:: Quoted passage ::

A document from MCS 275 Spring 2023, instructor David Dumas. You can also get the notebook file.

MCS 275 Spring 2023 Homework 5

  • Course Instructor: David Dumas

Instructions:

  • Complete the problems below, which ask you to write Python scripts.
  • Upload your python code directly to gradescope, i.e. upload the .py files containing your work.

Deadline

This homework assignment must be submitted in Gradescope by Noon central time on Tuesday February 14, 2023.

Collaboration

Collaboration is prohibited, and you may only access resources (books, online, etc.) listed below.

Content

This assignment is about recursion and Python notebooks. (Worksheet 5 also included material on context managers, but that isn't explicitly tested in this assignment.)

Resources you may consult

Most relevant:

Less likely to be relevant, but also allowed:

Point distribution

This homework assignment has 3 problems, numbered 2, 3, and 4. The grading breakdown is:

Points Item
3 Autograder
4 Problem 2
4 Problem 3
4 Problem 4
15 Total

The part marked "autograder" reflects points assigned to your submission based on some simple automated checks for Python syntax, etc. The result of these checks is shown immediately after you submit.

:::
:: Source data ::

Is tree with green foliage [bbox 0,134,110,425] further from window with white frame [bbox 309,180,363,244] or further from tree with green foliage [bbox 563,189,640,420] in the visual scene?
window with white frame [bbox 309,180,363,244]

:::

> _Direction A_:
Answer these questions using the homework page.
(i) By what time and date must the assignment be submitted?
(ii) How many points does the autograder account for?
(iii) What two topics is the assignment about?
> _Direction B_: Continue the homework page from where it stops.
The lines above are separate material with no connection to the homework page.

> _Response A_:
(i) By Noon central time on Tuesday February 14, 2023.
(ii) 3 points.
(iii) Recursion and Python notebooks.

> _Response B_:
What to do if you're stuck

Ask your instructor or TA a question by email, in office hours, or on discord.

Problem 2: Submit your homework as a notebook

As with worksheet 5, for this homework assignment you'll be asked to complete all of your work in a Python notebook.

Submit everything as a single file called mcs275hw5.ipynb.

If you work in Jupyter (as installed with python3 -m pip install notebook), just name the notebook mcs275hw5 and it will be saved with the .ipynb extension in the directory where you started Jupyter.

If you work in Colab, you can download the .ipynb file to your computer using the menu bar that Colab displays at the top of the notebook. Select File, then Download, and in the submenu, Download .ipynb.

This problem score reflects notebook format

When your assignment is graded, this problem's score will reflect whether your notebook follows the notebook format guidelines below. The other problems contain coding exercises and the scores on those problems will look for correctness of your work.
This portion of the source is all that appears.